**** Bloco de texto ****
Para Paulo Águas, Reitor da Universidade do Algarve, entidade coorganizadora do evento, o Congresso, sendo promovido pela Terras do Infante, só podia ter como tema o mar, atendendo à sua centralidade nos três concelhos. Uma centralidade que é também uma característica da Universidade do Algarve. Embora referindo que todas as áreas de saber são importantes no seio da Universidade, Paulo Águas admitiu que algumas se destacam pela excelência da investigação numa área de saber específico, o do conhecimento do mar. Na sua intervenção deixou também alguns dados que confirmam a importância do mar na economia portuguesa.
Francisco Castelo, Técnico Superior da Câmara Municipal de Lagos, trouxe à memória dos presentes o passado industrial da cidade de Lagos, que teve na indústria conserveira, entre o final do séc. XIX e meados do séc. XX, a sua principal atividade económica. Um trabalho de investigação feito a partir da recolha de fotografias antigas, documentos de arquivo e testemunhos pessoais de quem viveu os factos na primeira pessoa ou conviveu muito perto com essas pessoas.
**** Dados extraídos ****
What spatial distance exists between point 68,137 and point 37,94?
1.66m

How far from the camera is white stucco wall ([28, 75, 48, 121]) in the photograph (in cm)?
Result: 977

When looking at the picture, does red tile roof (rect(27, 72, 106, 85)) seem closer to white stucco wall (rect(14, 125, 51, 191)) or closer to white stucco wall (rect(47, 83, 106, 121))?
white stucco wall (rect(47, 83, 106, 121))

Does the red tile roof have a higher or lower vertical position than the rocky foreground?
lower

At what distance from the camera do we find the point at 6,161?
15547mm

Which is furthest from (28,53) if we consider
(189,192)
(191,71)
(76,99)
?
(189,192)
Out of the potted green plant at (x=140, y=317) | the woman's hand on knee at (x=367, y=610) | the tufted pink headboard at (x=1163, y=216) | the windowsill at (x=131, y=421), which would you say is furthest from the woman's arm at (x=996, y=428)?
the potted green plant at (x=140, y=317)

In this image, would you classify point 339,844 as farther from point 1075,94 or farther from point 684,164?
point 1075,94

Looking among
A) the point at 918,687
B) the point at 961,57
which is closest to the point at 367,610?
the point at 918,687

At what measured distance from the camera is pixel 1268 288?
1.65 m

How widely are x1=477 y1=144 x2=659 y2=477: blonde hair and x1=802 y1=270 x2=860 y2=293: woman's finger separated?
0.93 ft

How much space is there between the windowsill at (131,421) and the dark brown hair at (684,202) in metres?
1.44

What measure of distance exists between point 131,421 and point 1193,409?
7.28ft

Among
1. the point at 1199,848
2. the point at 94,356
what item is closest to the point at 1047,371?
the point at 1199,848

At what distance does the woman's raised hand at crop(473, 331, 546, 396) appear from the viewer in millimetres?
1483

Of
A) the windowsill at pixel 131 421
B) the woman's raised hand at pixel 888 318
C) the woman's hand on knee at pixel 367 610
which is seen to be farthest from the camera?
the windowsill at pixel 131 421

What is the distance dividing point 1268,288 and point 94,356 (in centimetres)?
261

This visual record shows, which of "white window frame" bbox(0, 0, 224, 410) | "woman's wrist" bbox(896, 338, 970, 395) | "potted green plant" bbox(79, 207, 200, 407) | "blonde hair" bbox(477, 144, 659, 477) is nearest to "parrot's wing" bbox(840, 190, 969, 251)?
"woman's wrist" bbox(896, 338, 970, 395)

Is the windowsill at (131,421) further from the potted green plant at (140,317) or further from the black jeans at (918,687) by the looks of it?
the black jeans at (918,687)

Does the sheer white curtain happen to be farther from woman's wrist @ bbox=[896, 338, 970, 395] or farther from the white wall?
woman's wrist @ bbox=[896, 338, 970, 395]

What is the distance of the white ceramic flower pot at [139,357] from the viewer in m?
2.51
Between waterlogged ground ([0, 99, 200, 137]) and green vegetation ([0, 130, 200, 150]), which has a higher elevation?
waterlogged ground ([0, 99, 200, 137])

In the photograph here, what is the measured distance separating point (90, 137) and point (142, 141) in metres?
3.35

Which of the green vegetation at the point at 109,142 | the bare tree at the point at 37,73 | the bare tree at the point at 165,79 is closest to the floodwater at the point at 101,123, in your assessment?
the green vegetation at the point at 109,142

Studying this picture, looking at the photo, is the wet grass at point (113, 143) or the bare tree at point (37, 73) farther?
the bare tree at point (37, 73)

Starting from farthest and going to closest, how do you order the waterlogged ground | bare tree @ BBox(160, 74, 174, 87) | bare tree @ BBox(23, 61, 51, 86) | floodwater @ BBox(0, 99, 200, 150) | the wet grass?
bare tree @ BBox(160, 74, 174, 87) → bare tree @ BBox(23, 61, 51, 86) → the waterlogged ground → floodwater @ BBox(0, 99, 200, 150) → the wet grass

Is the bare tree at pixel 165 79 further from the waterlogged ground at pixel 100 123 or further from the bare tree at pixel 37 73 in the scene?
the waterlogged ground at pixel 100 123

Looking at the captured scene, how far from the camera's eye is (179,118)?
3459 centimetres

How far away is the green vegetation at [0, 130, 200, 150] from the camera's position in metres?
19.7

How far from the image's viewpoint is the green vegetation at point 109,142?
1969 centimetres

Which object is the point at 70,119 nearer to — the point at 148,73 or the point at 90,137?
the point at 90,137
****
_O que fazer:_
1) Transcreva sem alterações o trecho do texto sobre o Congresso que começa em "Para Paulo Águas, Reitor" e segue até "na economia portuguesa.".
2) Responda com base no texto sobre o Congresso:
(a) Que cargo ocupa Paulo Águas?
(b) Qual foi a principal atividade económica de Lagos entre o final do séc. XIX e meados do séc. XX?
(c) A partir de que fontes foi feito o trabalho de investigação apresentado por Francisco Castelo?
Baseie-se unicamente no texto sobre o Congresso.

_Respostas:_
1)
Para Paulo Águas, Reitor da Universidade do Algarve, entidade coorganizadora do evento, o Congresso, sendo promovido pela Terras do Infante, só podia ter como tema o mar, atendendo à sua centralidade nos três concelhos. Uma centralidade que é também uma característica da Universidade do Algarve. Embora referindo que todas as áreas de saber são importantes no seio da Universidade, Paulo Águas admitiu que algumas se destacam pela excelência da investigação numa área de saber específico, o do conhecimento do mar. Na sua intervenção deixou também alguns dados que confirmam a importância do mar na economia portuguesa.

2)
(a) Reitor da Universidade do Algarve.
(b) A indústria conserveira.
(c) Fotografias antigas, documentos de arquivo e testemunhos pessoais.